** PASSAGE GIVEN **
****************************************

Piezoelectric materials convert mechanical stress into electricity, or vice versa, and can be useful in sensors, actuators and many other applications. But implementing piezoelectrics in polymers — materials composed of molecular chains and commonly used in plastics, drugs and more — can be difficult, according to Qiming Zhang, distinguished professor of electrical engineering.

Zhang and a Penn State-led team of interdisciplinary researchers developed a polymer with robust piezoelectric effectiveness, resulting in 60% more efficient electricity generation than previous iterations. They published their results today (Mar. 25) in Science .

“Historically, the electromechanics coupling of polymers has been very low,” Zhang said. “We set out to improve this because the relative softness of polymers makes them excellent candidates for soft sensors and actuators in a variety of areas, including biosensing, sonar, artificial muscles and more.”

****************************************

** DIRECTION 1 **
Please copy out the records from the line with "Of the two, upper" to the line with "grey concrete facade [x1=19, y1=94, x2=48, y2=129] <", keeping every character unchanged.

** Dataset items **
****************************************

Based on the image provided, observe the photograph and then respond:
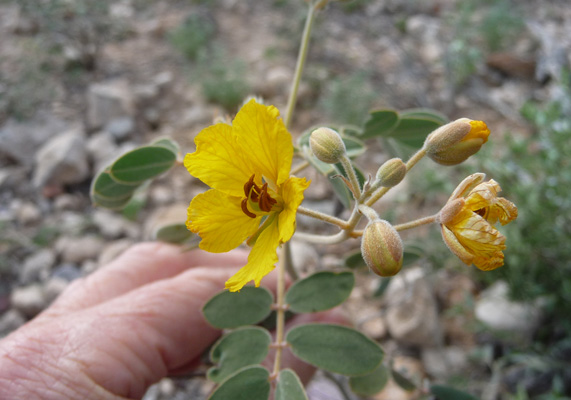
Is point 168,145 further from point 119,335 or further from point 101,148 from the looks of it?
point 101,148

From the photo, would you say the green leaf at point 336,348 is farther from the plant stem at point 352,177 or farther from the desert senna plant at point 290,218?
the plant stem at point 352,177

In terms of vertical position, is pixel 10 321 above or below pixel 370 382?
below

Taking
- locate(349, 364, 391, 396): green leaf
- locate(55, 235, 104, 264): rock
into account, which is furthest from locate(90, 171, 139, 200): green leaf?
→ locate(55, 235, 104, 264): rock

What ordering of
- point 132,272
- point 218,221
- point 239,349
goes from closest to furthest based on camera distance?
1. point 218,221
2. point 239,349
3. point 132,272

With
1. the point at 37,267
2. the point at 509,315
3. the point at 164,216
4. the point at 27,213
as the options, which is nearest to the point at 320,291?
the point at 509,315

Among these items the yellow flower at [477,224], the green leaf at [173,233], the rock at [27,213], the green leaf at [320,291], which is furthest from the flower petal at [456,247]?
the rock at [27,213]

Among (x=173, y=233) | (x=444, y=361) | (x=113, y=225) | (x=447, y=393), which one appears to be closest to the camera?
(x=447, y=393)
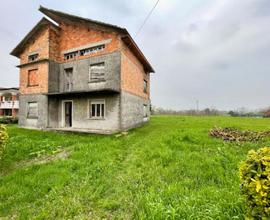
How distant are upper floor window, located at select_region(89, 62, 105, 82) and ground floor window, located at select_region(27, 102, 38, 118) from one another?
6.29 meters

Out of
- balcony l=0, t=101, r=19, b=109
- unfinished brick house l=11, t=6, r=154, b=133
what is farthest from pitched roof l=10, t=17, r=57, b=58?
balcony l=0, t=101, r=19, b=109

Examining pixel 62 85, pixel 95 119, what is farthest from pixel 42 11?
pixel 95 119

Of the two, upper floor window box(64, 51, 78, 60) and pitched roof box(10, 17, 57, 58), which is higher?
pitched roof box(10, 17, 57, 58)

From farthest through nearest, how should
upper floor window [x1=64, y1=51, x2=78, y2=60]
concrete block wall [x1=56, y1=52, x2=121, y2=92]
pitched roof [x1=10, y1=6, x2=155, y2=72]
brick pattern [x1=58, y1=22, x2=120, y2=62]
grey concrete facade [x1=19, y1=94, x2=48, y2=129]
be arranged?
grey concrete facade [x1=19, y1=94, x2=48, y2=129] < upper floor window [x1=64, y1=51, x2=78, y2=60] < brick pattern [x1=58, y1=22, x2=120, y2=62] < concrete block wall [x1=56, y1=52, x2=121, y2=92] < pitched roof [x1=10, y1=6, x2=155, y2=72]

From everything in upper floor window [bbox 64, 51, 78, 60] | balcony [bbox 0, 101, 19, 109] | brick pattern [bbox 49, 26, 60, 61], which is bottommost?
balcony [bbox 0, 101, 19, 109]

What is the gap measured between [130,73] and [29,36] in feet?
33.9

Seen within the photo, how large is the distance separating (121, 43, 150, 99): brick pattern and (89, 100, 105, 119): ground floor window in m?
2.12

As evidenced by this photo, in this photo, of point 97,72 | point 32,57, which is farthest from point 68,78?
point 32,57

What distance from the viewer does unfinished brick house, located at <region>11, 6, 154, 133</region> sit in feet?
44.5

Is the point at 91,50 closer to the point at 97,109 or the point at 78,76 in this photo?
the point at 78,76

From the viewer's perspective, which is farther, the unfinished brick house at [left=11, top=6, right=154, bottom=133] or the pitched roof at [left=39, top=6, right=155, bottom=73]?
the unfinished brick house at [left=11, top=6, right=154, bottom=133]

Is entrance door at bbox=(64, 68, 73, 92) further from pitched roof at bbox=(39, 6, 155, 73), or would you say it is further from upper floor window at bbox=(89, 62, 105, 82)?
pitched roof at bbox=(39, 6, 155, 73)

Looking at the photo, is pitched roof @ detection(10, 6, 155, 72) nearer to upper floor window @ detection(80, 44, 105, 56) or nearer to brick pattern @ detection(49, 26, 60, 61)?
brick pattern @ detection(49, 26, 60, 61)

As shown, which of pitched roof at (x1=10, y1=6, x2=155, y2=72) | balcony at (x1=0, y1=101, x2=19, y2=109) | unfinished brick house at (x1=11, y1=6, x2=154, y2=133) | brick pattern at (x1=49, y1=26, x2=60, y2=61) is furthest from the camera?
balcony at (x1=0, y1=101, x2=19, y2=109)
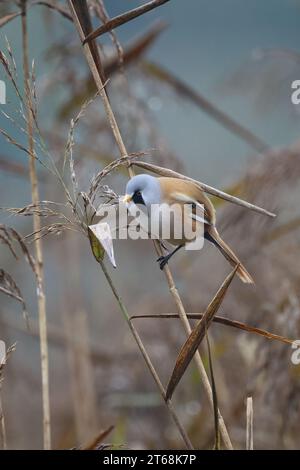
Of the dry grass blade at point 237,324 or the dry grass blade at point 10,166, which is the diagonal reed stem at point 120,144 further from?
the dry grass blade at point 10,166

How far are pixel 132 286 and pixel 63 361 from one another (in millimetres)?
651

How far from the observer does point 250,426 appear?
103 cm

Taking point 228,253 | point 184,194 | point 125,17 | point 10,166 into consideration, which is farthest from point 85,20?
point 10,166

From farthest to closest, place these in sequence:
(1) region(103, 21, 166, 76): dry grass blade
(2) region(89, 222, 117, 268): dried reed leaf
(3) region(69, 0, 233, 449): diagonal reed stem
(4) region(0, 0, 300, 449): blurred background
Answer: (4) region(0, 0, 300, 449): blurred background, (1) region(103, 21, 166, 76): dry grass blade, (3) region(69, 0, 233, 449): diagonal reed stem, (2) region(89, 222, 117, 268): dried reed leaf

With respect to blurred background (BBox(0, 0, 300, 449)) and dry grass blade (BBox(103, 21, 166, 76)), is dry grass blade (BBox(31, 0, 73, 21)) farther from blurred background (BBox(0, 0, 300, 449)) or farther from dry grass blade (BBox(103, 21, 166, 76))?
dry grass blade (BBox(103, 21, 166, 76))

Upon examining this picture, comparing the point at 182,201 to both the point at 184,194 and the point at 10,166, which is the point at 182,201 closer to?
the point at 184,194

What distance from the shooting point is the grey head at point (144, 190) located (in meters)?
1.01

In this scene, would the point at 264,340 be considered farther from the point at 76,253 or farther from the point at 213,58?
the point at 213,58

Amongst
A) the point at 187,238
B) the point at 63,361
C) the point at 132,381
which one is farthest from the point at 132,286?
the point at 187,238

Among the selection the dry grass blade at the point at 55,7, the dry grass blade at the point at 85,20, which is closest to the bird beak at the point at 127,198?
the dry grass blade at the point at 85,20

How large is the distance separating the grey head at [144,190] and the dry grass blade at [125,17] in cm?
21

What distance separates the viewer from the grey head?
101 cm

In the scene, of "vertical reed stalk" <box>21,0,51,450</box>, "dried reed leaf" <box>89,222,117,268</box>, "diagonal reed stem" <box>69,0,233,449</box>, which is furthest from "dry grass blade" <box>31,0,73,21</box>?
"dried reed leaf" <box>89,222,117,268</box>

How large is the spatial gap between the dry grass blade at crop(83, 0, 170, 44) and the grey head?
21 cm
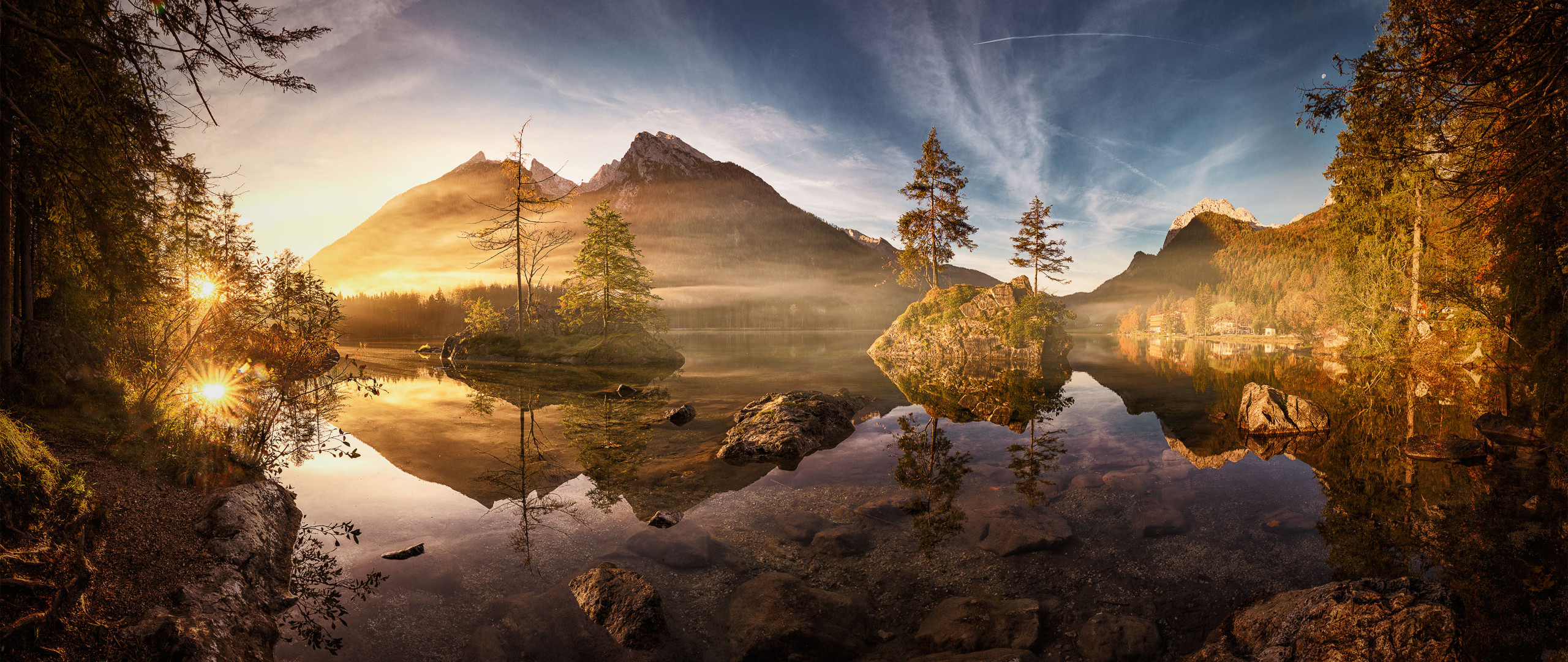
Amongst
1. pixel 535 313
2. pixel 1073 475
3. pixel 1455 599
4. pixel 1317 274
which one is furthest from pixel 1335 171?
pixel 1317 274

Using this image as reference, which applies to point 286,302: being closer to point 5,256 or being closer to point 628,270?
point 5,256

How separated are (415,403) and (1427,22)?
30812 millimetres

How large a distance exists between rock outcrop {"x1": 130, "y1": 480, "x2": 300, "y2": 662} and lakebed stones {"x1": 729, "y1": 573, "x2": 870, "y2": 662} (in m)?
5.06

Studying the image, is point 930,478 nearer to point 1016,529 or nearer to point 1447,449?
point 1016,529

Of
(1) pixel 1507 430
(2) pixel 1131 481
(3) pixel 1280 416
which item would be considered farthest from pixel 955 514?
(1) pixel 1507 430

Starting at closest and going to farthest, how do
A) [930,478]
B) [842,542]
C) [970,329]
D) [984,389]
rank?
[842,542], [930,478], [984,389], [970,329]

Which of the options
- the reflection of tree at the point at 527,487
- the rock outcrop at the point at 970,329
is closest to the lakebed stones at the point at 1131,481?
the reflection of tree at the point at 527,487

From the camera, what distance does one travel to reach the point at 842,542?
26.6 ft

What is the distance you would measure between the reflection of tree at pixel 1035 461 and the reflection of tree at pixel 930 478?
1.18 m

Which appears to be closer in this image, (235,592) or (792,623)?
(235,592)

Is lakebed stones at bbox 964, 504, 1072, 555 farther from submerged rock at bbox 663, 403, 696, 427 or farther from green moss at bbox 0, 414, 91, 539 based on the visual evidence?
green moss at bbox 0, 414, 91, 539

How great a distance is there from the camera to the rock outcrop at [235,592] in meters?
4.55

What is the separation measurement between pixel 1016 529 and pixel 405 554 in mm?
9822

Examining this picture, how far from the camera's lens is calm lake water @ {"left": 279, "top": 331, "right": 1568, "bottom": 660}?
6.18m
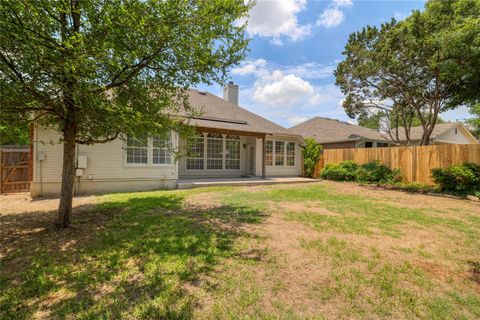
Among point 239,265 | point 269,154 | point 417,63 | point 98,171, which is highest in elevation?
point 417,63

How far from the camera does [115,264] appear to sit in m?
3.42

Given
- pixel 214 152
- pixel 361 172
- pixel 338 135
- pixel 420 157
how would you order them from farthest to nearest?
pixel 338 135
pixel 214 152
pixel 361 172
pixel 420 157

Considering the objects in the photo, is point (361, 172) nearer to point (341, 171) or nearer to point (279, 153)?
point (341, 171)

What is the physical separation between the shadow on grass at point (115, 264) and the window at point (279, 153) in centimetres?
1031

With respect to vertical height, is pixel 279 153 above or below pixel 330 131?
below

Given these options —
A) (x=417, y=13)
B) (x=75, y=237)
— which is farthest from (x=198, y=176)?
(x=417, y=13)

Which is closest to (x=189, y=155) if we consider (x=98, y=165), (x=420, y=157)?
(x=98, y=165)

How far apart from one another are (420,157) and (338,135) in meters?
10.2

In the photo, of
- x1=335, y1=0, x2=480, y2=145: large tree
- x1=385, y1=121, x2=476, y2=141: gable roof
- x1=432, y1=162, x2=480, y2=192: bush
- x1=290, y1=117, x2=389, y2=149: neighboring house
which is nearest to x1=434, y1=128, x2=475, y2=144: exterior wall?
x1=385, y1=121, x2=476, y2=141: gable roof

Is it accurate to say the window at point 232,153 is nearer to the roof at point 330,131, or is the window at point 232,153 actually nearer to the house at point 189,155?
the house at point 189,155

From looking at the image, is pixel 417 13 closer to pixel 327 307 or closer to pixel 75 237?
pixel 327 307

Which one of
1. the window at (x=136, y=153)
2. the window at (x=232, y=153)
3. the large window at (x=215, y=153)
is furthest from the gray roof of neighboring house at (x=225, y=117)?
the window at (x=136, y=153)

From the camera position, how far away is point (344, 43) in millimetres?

****************************************

** DIRECTION 2 **
According to the piezoelectric polymer passage, how much more efficient was the new polymer's electricity generation than previous iterations?

** EXPECTED OUTPUT 1 **
Of the two, upper floor window box(64, 51, 78, 60) and pitched roof box(10, 17, 57, 58), which is higher?
pitched roof box(10, 17, 57, 58)

From farthest through nearest, how should
upper floor window [x1=64, y1=51, x2=78, y2=60]
concrete block wall [x1=56, y1=52, x2=121, y2=92]
pitched roof [x1=10, y1=6, x2=155, y2=72]
brick pattern [x1=58, y1=22, x2=120, y2=62]
grey concrete facade [x1=19, y1=94, x2=48, y2=129]
be arranged?
grey concrete facade [x1=19, y1=94, x2=48, y2=129] < upper floor window [x1=64, y1=51, x2=78, y2=60] < brick pattern [x1=58, y1=22, x2=120, y2=62] < concrete block wall [x1=56, y1=52, x2=121, y2=92] < pitched roof [x1=10, y1=6, x2=155, y2=72]

** EXPECTED OUTPUT 2 **
60% more efficient.